Metadata-Version: 2.1
Name: bossman
Version: 0.15.3
Summary: Automation framework
Home-page: https://github.com/ynohat/bossman
Author: Anthony Hogg
Author-email: anthony@hogg.fr
License: UNKNOWN
Platform: UNKNOWN
Classifier: Programming Language :: Python :: 3
Classifier: License :: OSI Approved :: MIT License
Classifier: Operating System :: OS Independent
Requires-Python: >=3.5
Description-Content-Type: text/markdown
Requires-Dist: edgegrid-python (>=1.1.1)
Requires-Dist: requests (>=2.3.0)
Requires-Dist: gitpython
Requires-Dist: pyyaml
Requires-Dist: parse
Requires-Dist: rich (>=6)
Requires-Dist: jsonschema (>=3.2.0)

# Bossman

Automation framework, motivated by Akamai configuration management, but theoretically extensible.

## Concept

The purpose of bossman is to allow _resources_ to be declared as code. It has a plugin architecture,
allowing more resource types to be added.

Resources are materialized locally by a set of configuration artifacts stored in a filesystem, and
remotely by ways that depend on the resource type.

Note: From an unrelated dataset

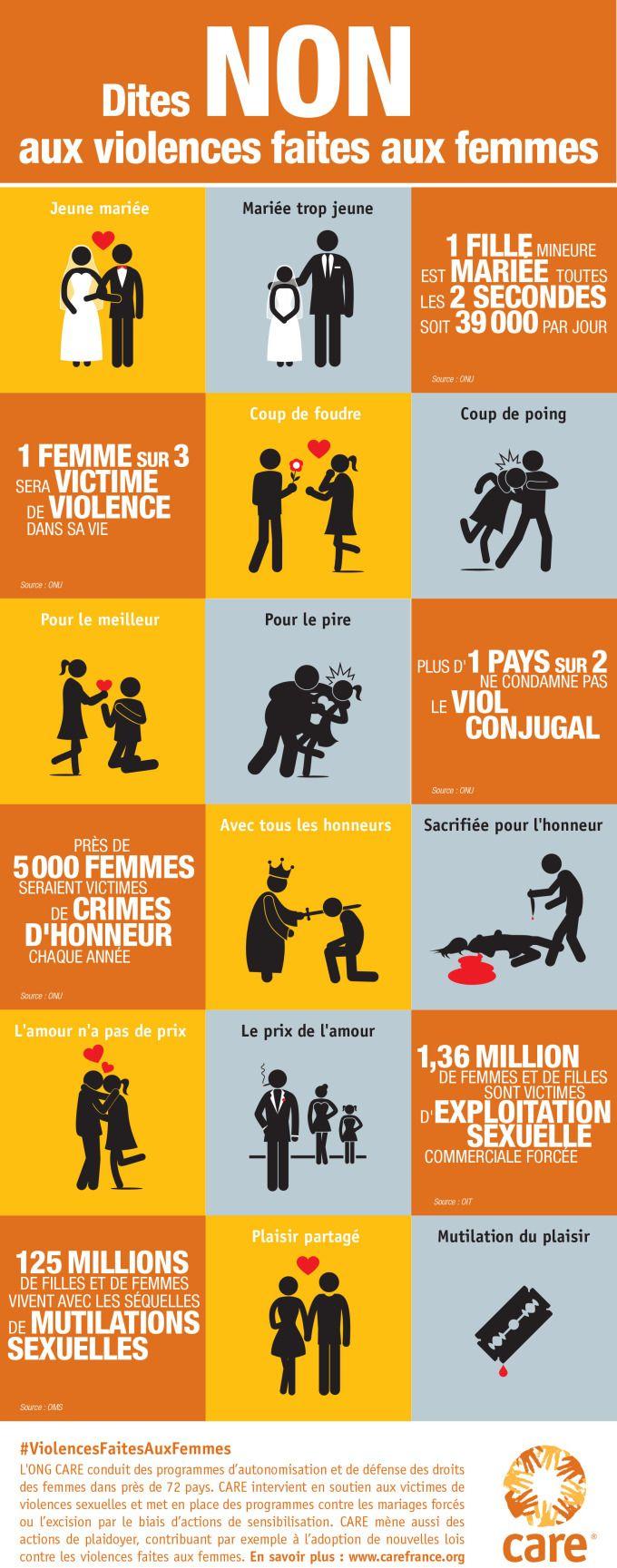Dites NON aux violences faites aux femmes !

Bossman tracks both the local revisions in git and the remote revisions of the resources and keeps
them in sync.

It is inspired by Terraform, but does not aim to replace it.

## Motivation

We have Terraform - why Bossman?

Simply because it is quicker to write a bossman resource type, allowing quick support for features,
at the expense of all the good things in Terraform.

## Am I stuck with Bossman?

No. Bossman is only concerned with (simple) orchestration. It is very unopinionated about configuration
representation. If you have a piece of valid configuration for a resource type, it is valid
for Bossman. Bossman also does not store local state.

## Status

This is alpha software. It is useful, but at your own risk.

## Install

```bash
pip install bossman
```

## Compatibility

Should work on all platforms, but not extensively tested.

## Usage

### Prerequisites

A git repository containing configuration artifacts.

### Configuration file

Within your infrastructure project, create a `.bossman` file.

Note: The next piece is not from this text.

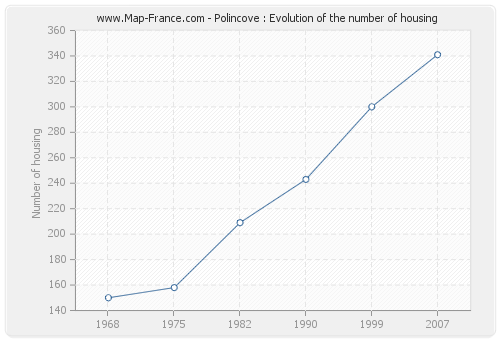 Polincove : Evolution of the number of housing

This is a YAML file that defines the resource types and how they resolve
to the configuration files in the repository. A simple example:

```yaml
resources:
  - module: bossman.plugins.akamai.property
    pattern: akamai/property/{name}/
```

With the above, bossman will start managing Akamai property configurations stored
in folders matching `akamai/property/{name}`.

### Execution

```bash
bossman status # list resources and their status
bossman log # like git log, but resource rather than file centric
bossman apply # apply local changes to the infrastructure
```

## Resource Types

### `bossman.plugins.akamai.property`

Manages Akamai delivery configurations.

```yaml
resources:
    # Required: python module name
  - module: bossman.plugins.akamai.property
    # Required: pattern matching config paths to this resource type
    pattern: akamai/property/{name}/
    # Optional: plugin specific parameters
    options:
      edgerc: /path/to/edgerc
      section: papi
      #switch_key: xyz
```

## Extending

The extension mechanism should be fairly straightforward.

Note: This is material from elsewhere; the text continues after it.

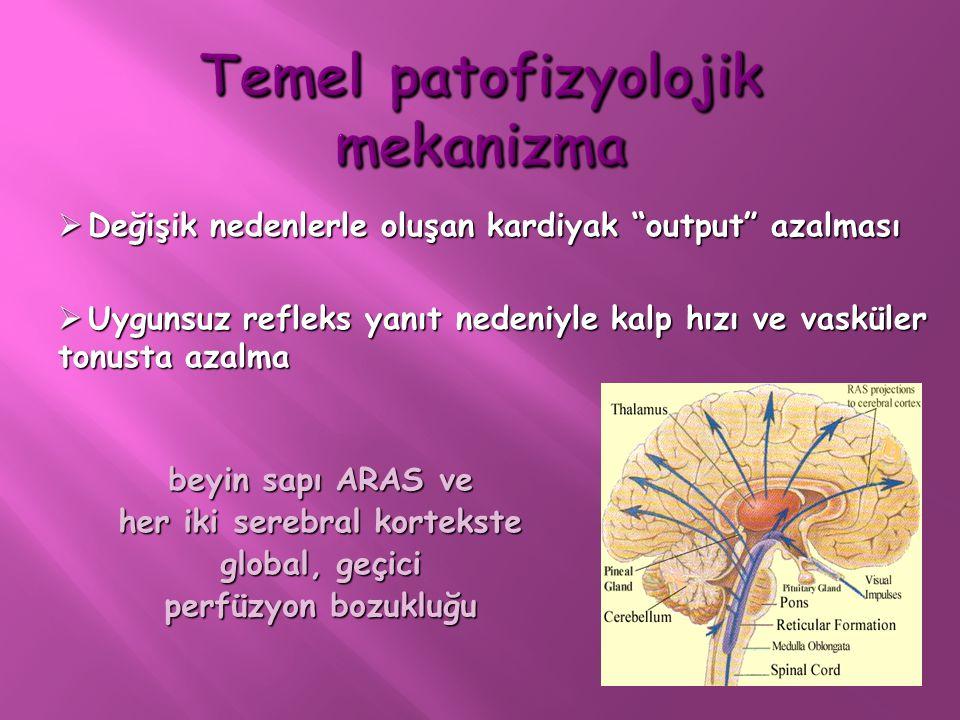 Temel patofizyolojik mekanizma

* Write a python module exposing a `ResourceType` class
* `ResourceType` should extend `bossman.abc.ResourceTypeABC`
* Make the module available on the python search path

Assuming you have a module called `acme.bossman.resource.foo`,
exposing a `ResourceType` class, you should then be able
to declare it in `.bossman` like this:

```yaml
resources:
  - module: acme.bossman.resource.foo
    pattern: acme/foo/{frobble}/{widget}.json
```

The pattern path parameters are specific to resource types,
Bossman doesn't care about them and should be used to enhance
extension functionaliy.

The project is not stable, so the extension mechanism is likely
to change without warning.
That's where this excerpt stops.